We both also found that seeking professional counseling helped us gain perspective and focus less on our infertility and more on the other joys in our lives, including our careers and support networks. It helped us come to terms with the lives we were living, rather than the lives we thought we were going to live. For our academic careers, it was crucial to making research plans and pursuing opportunities for intellectual growth and career advancement. In our personal lives, this has given rise to greater optimism and gratitude for the experiences within reach. It also helped us deal with and even celebrate the reality of colleagues and friends getting pregnant.
Facing such challenges has helped us to cultivate resilience by actively accepting the uncertainty. Academia is a profession fraught with uncertainty. With the scarcity of permanent jobs and the impact of the COVID-19 pandemic on the sector, many of us are either constantly looking for work or dealing with the stress of an uncertain future. Accepting uncertainty is grounding, and encourages us to have greater fluidity and adaptability to challenges and opportunities.
Your infertility does not define you, and neither does your job
Despite our diverse experiences, we both came to the conclusion that success can be defined in many ways. CM aspired to be one of the fantastic parents we see everywhere in academia: working tirelessly to juggle their academic career with the parent they want to be. When her future as a biological parent disappeared, she felt she had only her academic career left. For a while it was a good coping strategy: she threw herself into her work to feel like she excelled at one thing when the others failed her. But with the uncertainty and pressure of early career academia, she quickly learned that she must place weight on personal and professional achievements. She found balance in disarticulating her passion for research from a steady academic job, and pursuing personal goals put on hold during fertility treatments.
We both learned that we don’t have to define ourselves just by our fertility journeys and careers.

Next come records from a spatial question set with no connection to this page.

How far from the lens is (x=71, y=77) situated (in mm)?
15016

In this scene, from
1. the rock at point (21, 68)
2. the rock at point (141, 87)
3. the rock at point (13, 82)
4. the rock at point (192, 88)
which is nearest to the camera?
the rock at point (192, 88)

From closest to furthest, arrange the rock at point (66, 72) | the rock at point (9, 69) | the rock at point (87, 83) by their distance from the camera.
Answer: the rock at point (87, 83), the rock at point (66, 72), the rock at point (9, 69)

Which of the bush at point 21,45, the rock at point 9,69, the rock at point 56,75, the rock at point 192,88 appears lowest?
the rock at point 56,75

Rather, ‘success’ can be defined collectively across the many facets of our lives, allowing us to change what it looks like as we encounter insurmountable obstacles.
Be gentle with yourself about the challenges you face and the ones you choose not to
Both of us had to give up funded fieldwork and conferences to undergo treatment, which was difficult to explain and justify to colleagues who did not know about our situations and who could not understand why we would want to miss these career opportunities. This added more pressure to an already difficult situation.

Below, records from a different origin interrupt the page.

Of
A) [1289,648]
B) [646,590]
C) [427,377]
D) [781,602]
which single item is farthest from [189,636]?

Going through such a struggle pushed us. This made us more innovative, identifying research questions and approaches that were meaningful to us that did not rely on fieldwork, and using technology to maintain our networks and conference presence. Sometimes we’ve decided not to attend events about childhood and motherhood because we’ve found them to be triggering, and that’s okay too.

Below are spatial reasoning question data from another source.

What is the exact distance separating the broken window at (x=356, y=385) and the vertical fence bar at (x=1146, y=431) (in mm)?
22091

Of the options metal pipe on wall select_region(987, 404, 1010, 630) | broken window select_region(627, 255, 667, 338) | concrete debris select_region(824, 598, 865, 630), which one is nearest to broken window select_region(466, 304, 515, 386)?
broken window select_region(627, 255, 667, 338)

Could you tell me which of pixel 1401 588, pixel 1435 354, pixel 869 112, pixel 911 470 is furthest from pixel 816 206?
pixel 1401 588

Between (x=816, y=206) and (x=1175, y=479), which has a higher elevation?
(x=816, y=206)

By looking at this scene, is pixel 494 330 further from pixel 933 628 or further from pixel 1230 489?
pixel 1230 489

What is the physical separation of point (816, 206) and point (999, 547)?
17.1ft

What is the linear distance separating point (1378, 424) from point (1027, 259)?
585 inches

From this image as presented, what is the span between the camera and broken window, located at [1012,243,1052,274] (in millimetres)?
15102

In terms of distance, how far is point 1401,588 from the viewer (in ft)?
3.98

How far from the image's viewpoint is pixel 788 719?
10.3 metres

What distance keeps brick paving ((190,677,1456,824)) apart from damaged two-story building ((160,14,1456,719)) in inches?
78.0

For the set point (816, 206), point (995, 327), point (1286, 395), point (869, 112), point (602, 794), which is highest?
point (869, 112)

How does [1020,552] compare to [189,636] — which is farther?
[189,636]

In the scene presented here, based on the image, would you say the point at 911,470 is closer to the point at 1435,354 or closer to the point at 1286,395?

By sharing our infertility stories, we hope to normalize the variety of choices academics can make for their research careers based on their personal health and well-being. Decisions related to the fieldwork, conferences, and research topics you choose to participate in must be made courageously and with your own best interests at heart, and the ability to do so should be at the heart of our academic freedom.
These lessons may do little to ease the pain of infertility, but we hope that they help people going through this struggle to become more resilient, more adaptable, and perhaps even a happier academic.